====== Data extract ======
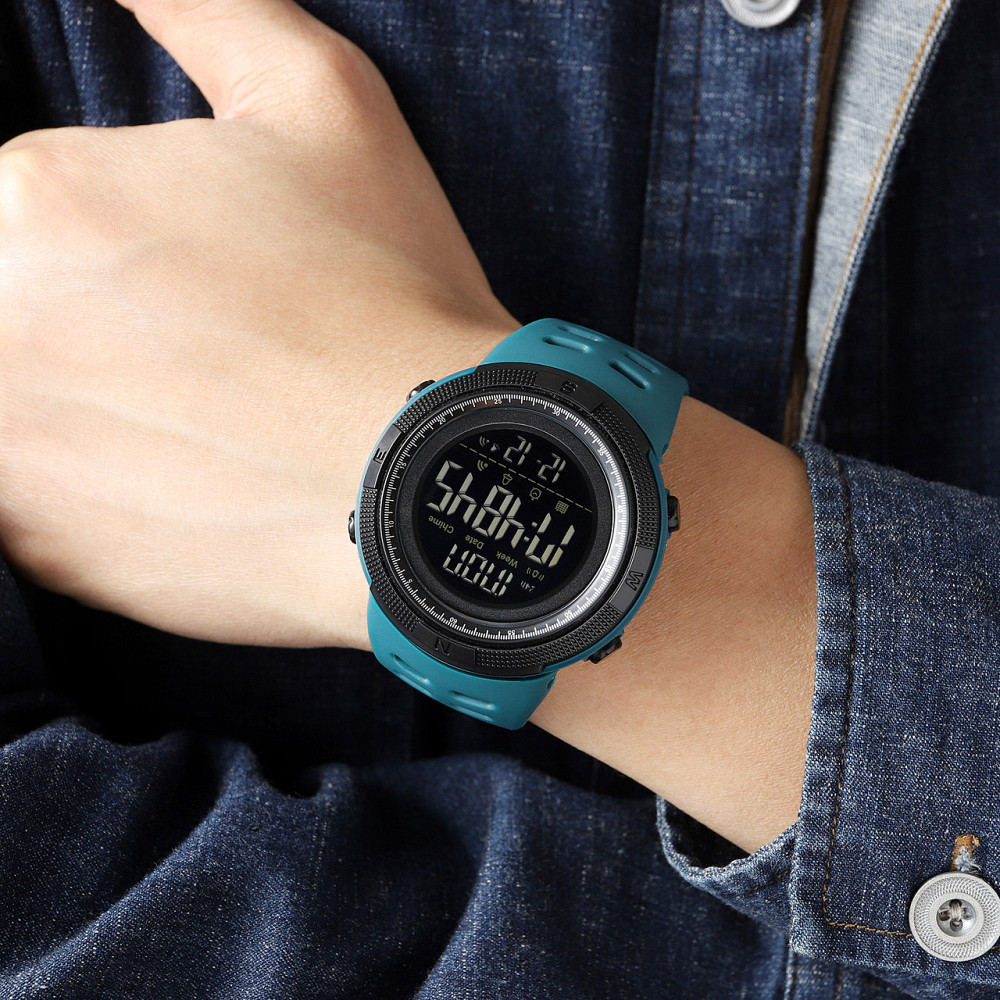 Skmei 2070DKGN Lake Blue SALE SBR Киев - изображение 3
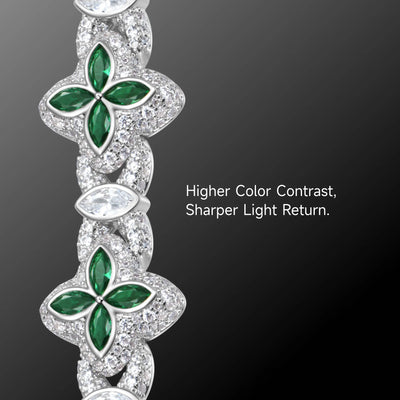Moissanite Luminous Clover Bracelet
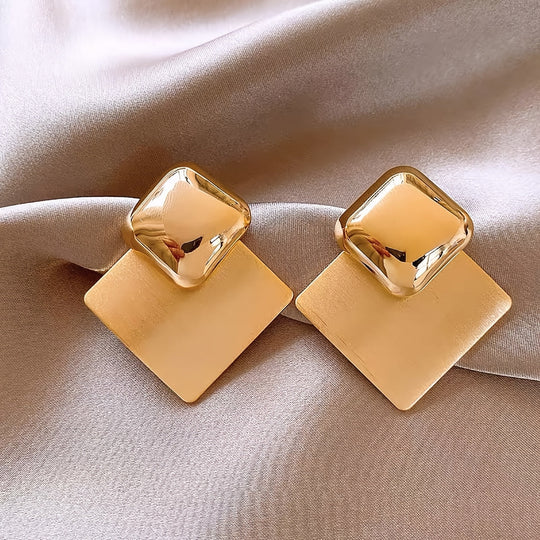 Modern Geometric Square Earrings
======
What the task requires:
Leaving the pictures out, transcribe word for word the lines from the one with "Moissanite Luminous Clover Bracelet" to the end of the material above, inclusive, and nothing else.

Result for this task:
Moissanite Luminous Clover Bracelet
 Modern Geometric Square Earrings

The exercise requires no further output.